Cosa fare. Quali linee delle righe seguenti contengono la stringa "JSON"? Selezionale e copiale tutte.

>>>>

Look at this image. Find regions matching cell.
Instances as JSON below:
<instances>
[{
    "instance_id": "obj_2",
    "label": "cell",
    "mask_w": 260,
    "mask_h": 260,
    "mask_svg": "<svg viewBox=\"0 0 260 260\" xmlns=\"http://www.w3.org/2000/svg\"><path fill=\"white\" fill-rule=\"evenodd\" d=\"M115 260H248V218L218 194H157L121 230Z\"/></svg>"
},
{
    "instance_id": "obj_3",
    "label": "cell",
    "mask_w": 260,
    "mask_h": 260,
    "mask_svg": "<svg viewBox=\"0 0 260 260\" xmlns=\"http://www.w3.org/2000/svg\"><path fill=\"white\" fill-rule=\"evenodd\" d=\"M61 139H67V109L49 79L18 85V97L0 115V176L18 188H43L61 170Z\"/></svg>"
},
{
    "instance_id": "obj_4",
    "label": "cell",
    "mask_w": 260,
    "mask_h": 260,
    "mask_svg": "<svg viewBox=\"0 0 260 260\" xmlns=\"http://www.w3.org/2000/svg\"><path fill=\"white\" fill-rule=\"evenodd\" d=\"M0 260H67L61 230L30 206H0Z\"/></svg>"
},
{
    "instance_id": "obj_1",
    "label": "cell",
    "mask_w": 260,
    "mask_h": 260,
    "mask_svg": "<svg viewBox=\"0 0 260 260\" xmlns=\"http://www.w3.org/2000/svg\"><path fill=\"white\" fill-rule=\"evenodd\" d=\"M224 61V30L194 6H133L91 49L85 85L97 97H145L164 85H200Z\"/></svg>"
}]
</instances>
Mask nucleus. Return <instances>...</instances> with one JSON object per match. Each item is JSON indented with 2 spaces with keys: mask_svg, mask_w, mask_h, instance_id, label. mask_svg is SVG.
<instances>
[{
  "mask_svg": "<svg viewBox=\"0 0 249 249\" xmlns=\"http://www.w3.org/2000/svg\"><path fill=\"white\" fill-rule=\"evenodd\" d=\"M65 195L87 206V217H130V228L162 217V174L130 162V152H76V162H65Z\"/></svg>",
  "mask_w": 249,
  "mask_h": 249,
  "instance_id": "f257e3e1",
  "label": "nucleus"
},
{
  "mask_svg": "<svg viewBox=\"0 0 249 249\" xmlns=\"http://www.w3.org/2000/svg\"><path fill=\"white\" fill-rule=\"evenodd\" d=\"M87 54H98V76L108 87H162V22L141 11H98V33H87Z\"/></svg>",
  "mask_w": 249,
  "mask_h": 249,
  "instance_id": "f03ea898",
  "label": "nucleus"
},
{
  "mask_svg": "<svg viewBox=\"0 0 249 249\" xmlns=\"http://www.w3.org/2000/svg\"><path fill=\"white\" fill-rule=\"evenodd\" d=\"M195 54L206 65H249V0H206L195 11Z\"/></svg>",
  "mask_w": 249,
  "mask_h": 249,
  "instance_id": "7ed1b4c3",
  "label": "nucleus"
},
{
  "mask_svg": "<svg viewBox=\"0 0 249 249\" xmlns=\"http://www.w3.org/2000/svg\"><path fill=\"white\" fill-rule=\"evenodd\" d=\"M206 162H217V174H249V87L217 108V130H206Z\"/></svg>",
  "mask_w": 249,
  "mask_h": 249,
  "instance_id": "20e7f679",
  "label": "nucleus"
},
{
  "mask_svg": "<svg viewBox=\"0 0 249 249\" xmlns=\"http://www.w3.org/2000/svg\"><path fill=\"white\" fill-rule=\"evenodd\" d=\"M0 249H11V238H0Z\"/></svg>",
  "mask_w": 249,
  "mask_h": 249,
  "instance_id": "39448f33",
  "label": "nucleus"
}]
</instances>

<<<<

Risposta al problema.
Instances as JSON below:
Mask nucleus. Return <instances>...</instances> with one JSON object per match. Each item is JSON indented with 2 spaces with keys: mask_svg, mask_w, mask_h, instance_id, label. mask_svg is SVG.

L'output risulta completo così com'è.